Special Case: Longitudinal DesignWe demonstrate an additional setting embedded in the
`bayes_sim()`

function tailored to longitudinal data.
Referring back to the linear regression model discussed in the general
framework, we can construct a longitudinal model that utilizes the same
linear regression form, where \[
y = X_n\beta + \epsilon_n.
\]

Consider a group of subjects with an equal number of repeated measures at equally-spaced time points, i.e. a balanced longitudinal study. These subjects can be characterized by \[ y_{ij} = \beta_{0i} + \beta_{1i}t_{ij} + \epsilon_{ij}, \] where \(y_{ij}\) denotes the \(j^{th}\) observation of subject \(i\) at time \(t_{ij}\), \(\beta_{0i}\) and \(\beta_{1i}\) respectively denote the intercept and slope terms for subject \(i\), and \(\epsilon_{ij}\) is an error term characterized by \(\epsilon \sim N(0, \sigma^2_i)\).

» Entries provided:
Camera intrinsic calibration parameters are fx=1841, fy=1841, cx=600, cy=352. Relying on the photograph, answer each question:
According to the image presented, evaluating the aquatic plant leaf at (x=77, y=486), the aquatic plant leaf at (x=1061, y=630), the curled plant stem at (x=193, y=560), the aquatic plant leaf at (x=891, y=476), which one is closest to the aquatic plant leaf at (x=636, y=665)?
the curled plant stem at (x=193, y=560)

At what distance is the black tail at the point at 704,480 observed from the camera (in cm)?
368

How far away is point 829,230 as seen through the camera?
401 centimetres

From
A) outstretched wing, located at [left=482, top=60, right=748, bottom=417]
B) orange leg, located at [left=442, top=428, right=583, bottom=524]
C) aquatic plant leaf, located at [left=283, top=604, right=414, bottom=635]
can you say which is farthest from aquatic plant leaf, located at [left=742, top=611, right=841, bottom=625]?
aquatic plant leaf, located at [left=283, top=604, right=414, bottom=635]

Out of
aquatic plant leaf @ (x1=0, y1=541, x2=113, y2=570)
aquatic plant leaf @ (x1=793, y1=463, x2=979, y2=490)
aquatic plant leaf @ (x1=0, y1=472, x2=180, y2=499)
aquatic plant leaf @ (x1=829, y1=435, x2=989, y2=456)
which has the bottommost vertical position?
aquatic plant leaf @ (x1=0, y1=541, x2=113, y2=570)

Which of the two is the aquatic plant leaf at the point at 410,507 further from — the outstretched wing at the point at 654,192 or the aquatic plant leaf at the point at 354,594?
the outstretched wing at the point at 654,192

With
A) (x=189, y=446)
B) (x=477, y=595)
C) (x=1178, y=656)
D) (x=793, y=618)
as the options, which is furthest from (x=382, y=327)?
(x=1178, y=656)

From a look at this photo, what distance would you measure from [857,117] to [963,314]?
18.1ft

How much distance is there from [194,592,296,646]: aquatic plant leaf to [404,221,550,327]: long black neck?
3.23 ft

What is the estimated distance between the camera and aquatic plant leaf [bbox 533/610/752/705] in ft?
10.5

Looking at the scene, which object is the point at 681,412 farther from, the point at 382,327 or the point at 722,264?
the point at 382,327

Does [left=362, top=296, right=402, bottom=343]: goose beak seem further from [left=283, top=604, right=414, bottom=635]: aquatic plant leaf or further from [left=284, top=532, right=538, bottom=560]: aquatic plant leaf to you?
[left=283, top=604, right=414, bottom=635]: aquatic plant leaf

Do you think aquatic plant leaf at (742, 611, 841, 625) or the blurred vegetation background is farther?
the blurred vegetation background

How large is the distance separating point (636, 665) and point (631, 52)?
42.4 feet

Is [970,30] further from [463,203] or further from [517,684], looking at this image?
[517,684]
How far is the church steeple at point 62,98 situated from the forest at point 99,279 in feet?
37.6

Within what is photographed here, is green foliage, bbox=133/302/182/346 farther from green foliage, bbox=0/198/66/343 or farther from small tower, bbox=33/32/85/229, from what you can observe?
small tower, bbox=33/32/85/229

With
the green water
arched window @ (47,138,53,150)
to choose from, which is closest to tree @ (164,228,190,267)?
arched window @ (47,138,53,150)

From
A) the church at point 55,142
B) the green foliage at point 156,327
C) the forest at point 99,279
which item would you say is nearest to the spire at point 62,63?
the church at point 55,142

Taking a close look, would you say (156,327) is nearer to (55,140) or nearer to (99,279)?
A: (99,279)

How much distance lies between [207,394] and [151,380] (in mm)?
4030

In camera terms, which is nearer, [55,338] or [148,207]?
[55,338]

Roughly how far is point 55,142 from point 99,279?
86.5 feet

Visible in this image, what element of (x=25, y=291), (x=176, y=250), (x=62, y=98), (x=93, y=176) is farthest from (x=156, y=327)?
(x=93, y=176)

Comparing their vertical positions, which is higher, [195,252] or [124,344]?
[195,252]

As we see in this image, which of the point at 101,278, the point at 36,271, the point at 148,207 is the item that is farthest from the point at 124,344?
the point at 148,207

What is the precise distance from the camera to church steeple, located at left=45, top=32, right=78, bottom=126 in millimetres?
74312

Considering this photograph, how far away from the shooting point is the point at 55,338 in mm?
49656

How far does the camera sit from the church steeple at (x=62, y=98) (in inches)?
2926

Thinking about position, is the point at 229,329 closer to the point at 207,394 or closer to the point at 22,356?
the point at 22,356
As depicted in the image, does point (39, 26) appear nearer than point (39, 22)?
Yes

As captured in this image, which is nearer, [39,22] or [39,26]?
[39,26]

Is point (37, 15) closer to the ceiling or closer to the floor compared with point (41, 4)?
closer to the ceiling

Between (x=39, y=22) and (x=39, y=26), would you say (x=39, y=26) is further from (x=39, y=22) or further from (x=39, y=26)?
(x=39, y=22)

» Tasks to carry out:
a) In the longitudinal design text, what kind of study has subjects with an equal number of repeated measures at equally-spaced time points?
b) Copy the longitudinal design text from "Special Case: Longitudinal" to "by \(\epsilon \sim N(0, \sigma^2_i)\).".
c) Summarize the longitudinal design text in two sentences.

» Response list:
a) A balanced longitudinal study.

b)
Special Case: Longitudinal DesignWe demonstrate an additional setting embedded in the
`bayes_sim()`

function tailored to longitudinal data.
Referring back to the linear regression model discussed in the general
framework, we can construct a longitudinal model that utilizes the same
linear regression form, where \[
y = X_n\beta + \epsilon_n.
\]

Consider a group of subjects with an equal number of repeated measures at equally-spaced time points, i.e. a balanced longitudinal study. These subjects can be characterized by \[ y_{ij} = \beta_{0i} + \beta_{1i}t_{ij} + \epsilon_{ij}, \] where \(y_{ij}\) denotes the \(j^{th}\) observation of subject \(i\) at time \(t_{ij}\), \(\beta_{0i}\) and \(\beta_{1i}\) respectively denote the intercept and slope terms for subject \(i\), and \(\epsilon_{ij}\) is an error term characterized by \(\epsilon \sim N(0, \sigma^2_i)\).

c) The `bayes_sim()` function has a setting tailored to longitudinal data that uses the same linear regression form as the general framework. In a balanced longitudinal study, each subject's observations are modeled with that subject's own intercept and slope over time, plus an error term that is normally distributed with mean zero.